Getting a green light for Ruataniwha Water Storage Scheme will rely on whether or not 45 million cubic metres of water is contracted, the most recent release from Hawke's Bay Regional Investment Company states.

Hawke's Bay regional councillor Peter Beaven, who said he opposed the way some decisions had been made about the dam, said contracting the water was not the only box that needed to be ticked. "There's actually quite a lot of water to go under the bridge," he said.

The release also stated the main focus for March had been to work with farmers who were keen to take water from the dam.

Chief executive Andrew Newman said new foundation water user agreements had been sent to farmers with a revised water price, and the investment company was working with farmers to confirm water user agreements. But farmers only have about two weeks to make up their minds with a looming deadline of April 18.
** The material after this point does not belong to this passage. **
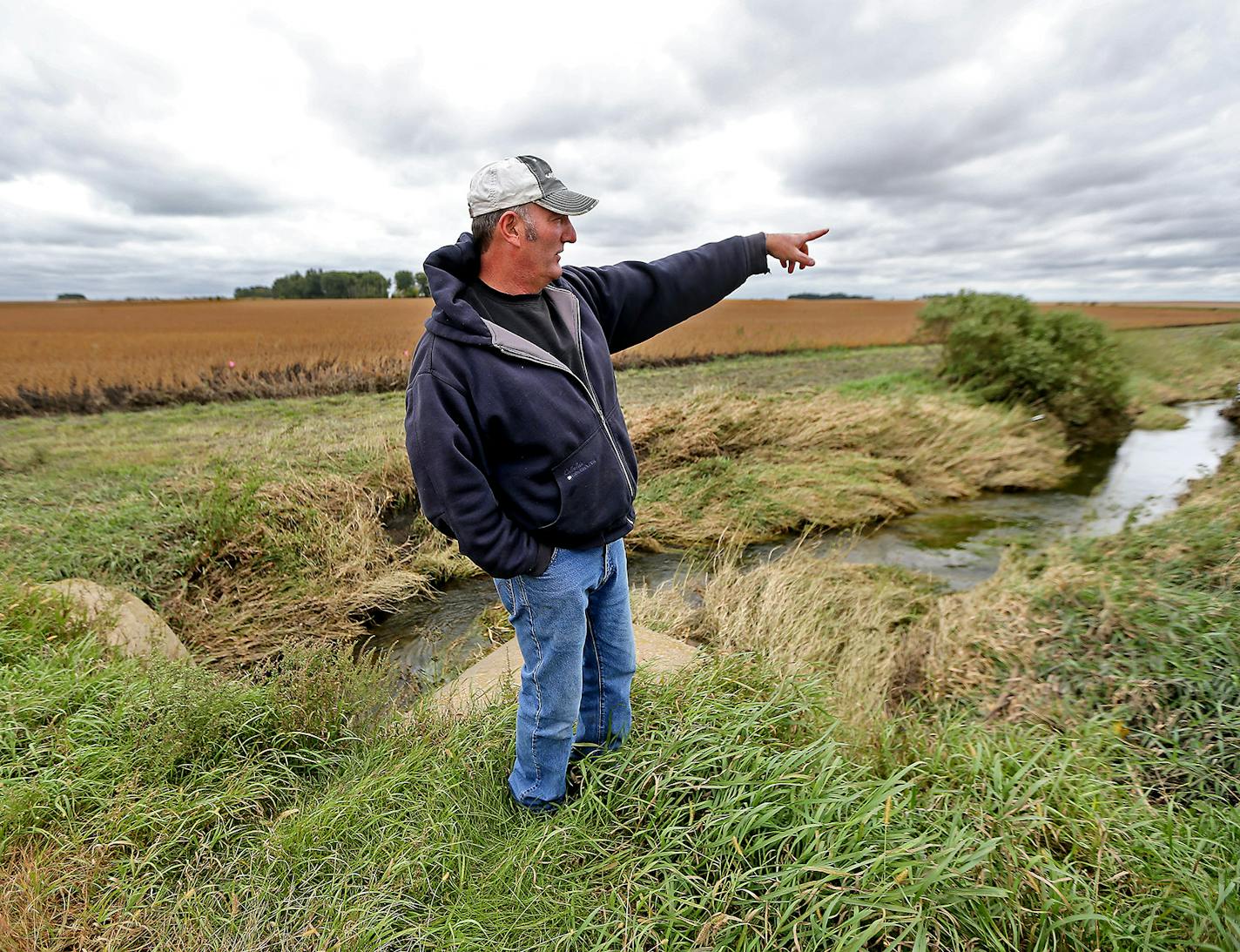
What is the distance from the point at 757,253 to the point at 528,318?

When asked if he thought enough water would be contracted in time, Mr Beaven said: "It depends on who you talk to."

He said people supporting the dam said yes, while those not in favour said the opposite.
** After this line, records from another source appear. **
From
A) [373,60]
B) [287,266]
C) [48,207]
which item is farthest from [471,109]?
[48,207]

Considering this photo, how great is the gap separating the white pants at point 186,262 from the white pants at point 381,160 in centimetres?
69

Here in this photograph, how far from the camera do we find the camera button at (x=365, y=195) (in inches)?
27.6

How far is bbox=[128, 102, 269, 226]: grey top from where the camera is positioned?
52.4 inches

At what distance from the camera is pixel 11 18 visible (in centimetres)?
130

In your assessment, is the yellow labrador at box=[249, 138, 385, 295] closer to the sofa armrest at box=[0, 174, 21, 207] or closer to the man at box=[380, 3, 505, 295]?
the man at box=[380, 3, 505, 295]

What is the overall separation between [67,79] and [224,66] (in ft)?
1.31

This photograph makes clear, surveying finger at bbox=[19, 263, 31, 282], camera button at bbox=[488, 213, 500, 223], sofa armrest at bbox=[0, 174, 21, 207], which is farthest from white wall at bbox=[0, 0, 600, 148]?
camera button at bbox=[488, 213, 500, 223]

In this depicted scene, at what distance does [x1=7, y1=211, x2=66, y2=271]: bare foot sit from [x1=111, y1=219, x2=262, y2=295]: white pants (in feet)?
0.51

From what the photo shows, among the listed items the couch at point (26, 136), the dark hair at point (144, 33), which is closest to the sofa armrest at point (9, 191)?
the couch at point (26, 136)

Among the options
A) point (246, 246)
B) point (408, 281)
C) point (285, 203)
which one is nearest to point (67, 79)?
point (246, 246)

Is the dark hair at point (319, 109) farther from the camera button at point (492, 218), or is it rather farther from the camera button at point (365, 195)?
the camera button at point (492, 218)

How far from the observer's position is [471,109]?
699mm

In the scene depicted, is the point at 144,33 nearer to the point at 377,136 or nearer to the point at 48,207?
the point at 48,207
When asked whether the deadline would be extended to allow more to sign up, he said: "HBRIC will do what HBRIC will do."

"Getting the farmers to sign up was always going to be the hardest."

Mr Beaven said the water would be expensive and farmers should have been consulted right at the forefront, and there would only be a small number of farmers who would benefit from the dam.

He said he had "grave doubt" about the number of jobs that would be created in Hawke's Bay if the dam did go ahead.

Mr Beaven said that he and some other councillors had personal concerns about the dam, but they all "robustly questioned the validity of it".

While water contracts are being accepted, work continues on finalising the dam design and extensive distribution networks.

In February, the geotechnical work undertaken to inform the design of the diversion tunnel was completed, which showed "good results for rock quality and possible programme timeline benefits", according to the statement.

The investment company also states work is well under way on their approach to an appeal by Forest & Bird of a High Court review which gave the go-ahead to a Department of Conservation land exchange needed for the scheme to proceed.

It said: "It is likely that acquiring the land will be done after financial close."